[Dataset entries]
□ □ □ □ □ □ □

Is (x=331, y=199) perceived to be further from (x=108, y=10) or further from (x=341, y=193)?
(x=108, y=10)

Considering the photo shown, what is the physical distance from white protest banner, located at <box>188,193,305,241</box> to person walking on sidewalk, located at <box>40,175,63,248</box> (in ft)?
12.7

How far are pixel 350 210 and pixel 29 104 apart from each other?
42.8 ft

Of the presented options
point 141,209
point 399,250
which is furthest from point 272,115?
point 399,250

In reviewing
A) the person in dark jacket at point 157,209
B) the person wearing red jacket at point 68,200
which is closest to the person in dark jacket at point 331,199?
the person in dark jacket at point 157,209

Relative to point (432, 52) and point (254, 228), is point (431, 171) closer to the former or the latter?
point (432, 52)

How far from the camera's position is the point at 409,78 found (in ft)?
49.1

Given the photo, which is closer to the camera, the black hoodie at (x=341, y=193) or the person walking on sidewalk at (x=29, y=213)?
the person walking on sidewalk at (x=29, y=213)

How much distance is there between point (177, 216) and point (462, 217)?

□ □ □ □ □ □ □

**Your instructions**
Reproduce every one of the entries above word for word.

**Solution to this exercise**
Is (x=331, y=199) perceived to be further from (x=108, y=10) or further from (x=341, y=193)?
(x=108, y=10)

Considering the photo shown, what is the physical distance from white protest banner, located at <box>188,193,305,241</box> to person walking on sidewalk, located at <box>40,175,63,248</box> (in ft)?
12.7

How far are pixel 350 210 and pixel 29 104 apart from each other?
42.8 ft

Of the presented options
point 141,209
point 399,250
which is furthest from point 272,115?
point 399,250

In reviewing
A) the person in dark jacket at point 157,209
B) the person wearing red jacket at point 68,200
which is closest to the person in dark jacket at point 331,199?
the person in dark jacket at point 157,209

Relative to point (432, 52) and point (254, 228), is point (431, 171) closer to the former or the latter?
point (432, 52)

How far from the camera's position is the point at 409,78 found (in ft)?
49.1

Given the photo, which is closer to the camera, the black hoodie at (x=341, y=193) or the person walking on sidewalk at (x=29, y=213)?
the person walking on sidewalk at (x=29, y=213)

How much distance is there between point (177, 216) and point (462, 217)?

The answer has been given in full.